You can either write a handler that accepts Chu
Kafka doesn't know or care about your message formats when producing or consuming. The underlying protocol uses raw byte arrays to represent your messages, so it's your job to tell it how to serialize and deserialize your domain objects and custom types to/from bytes.
Serializer[-A]
- takes values of typeA
and converts them to bytesDeserializer[+A]
- takes bytes and converts them to values of typeA
Serde[A]
is both aSerializer[A]
and aDeserializer[A]
Often serialization / deserialization could be created by modifying existing data types. For example,
you could encode a timestamp as a Long
if you use the epoch millis as the representation. You can
use the built in combinators to transform existing deserializers:
import com.wixpress.dst.greyhound.core.{Serdes, Deserializer}
import java.time.Instant
val longDeserializer: Deserializer[Long] = Serdes.LongSerde
val instantDeserializer: Deserializer[Instant] =
longDeserializer.map(millis => Instant.ofEpochMilli(millis))

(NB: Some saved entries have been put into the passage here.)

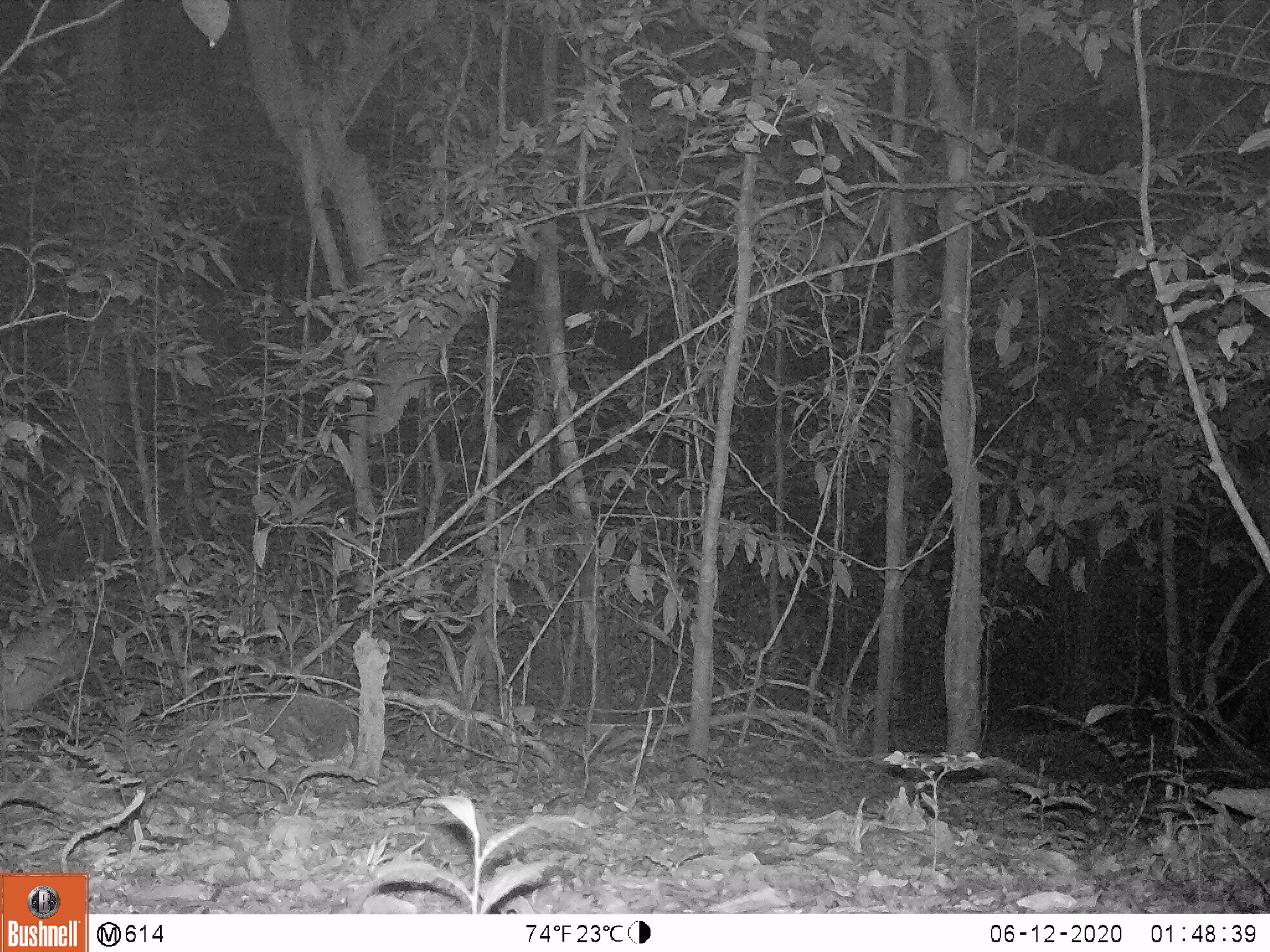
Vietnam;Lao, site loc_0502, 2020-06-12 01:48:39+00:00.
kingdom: Animalia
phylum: Chordata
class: Mammalia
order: Carnivora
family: Viverridae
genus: Paradoxurus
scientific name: Paradoxurus hermaphroditus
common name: common palm civet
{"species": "common palm civet (Paradoxurus hermaphroditus)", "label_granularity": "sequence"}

You could also modify a serializer by adapting the input using the contramap
combinator:
import com.wixpress.dst.greyhound.core.{Serdes, Serializer}
import java.time.Instant
val longSerializer: Serializer[Long] = Serdes.LongSerde
val instantSerializer: Serializer[Instant] =
longSerializer.contramap(instant => instant.toEpochMilli)
Or do both simultaneously using the inmap
combinator:
import com.wixpress.dst.greyhound.core.{Serdes, Serde}
import java.time.Instant
val longSerde: Serde[Long] = Serdes.LongSerde
val instantSerde: Serde[Instant] =
longSerde.inmap(Instant.ofEpochMilli)(_.toEpochMilli)
This could be useful for your own custom domain types as well. For example, modifying a string
or byte array Serde
to represent your own types encoded as JSON.
RecordHandler
provides a built-in retry mechanism for consumer code. It is possible to create a retry policy for failed
user-supplied effects. The retry mechanism is influenced by this Uber's blog post.
A retry policy is defined by a sequence of intervals indicating the back-off time between attemps. For each attempt
Greyhound automatically creates a topic named: $original_topic-$group_id-retry-[0..n]
and subscribes to it.
When an effect fails, Greyhound either submits the record to the subsequent retry topic, adding specific headers indicating when to execute the handler for this record.
When the record is consumed via the retry topics, the record handler reads the relevant headers and potentially 'sleeps' until it is time to invoke the user code.
Notice this waiting is done in a non-blocking way, so no resources are wasted.
Usage:
import com.wixpress.dst.greyhound.core.consumer._
import com.wixpress.dst.greyhound.core.producer._
val handler = RecordHandler(topic) { record: ConsumerRecord[String, String] =>
if (record.value === "OK")
ZIO.unit
else
ZIO.fail(new RuntimeException("Failed..."))
}
Producer.make[Any](producerConfig).use { producer =>
val retryPolicy = RetryPolicy.default("groupId", 1.second, 30.seconds, 1.minute)
val retryHandler = handler
.withDeserializers(StringSerde, StringSerde)
.withRetries(retryPolicy, producer)
.ignore
}
In this example the record handler fails for any input other than the string "OK", so any other record will be re-sent to the subsequent topic, until finally the record is consumed by last topic.
Use the embedded Kafka to test your app:
ManagedKafka.make(ManagedKafkaConfig(kafkaPort = 9092, zooKeeperPort = 2181)).use { kafka =>
// Start producing and consuming messages,
// configure broker address on producers and consumers to localhost:9092
// outside of this scope Kafka will be shutdown.
}
This will start a real Kafka broker and Zookeeper instance on defined ports. Use those ports to access Kafka within the managed scope.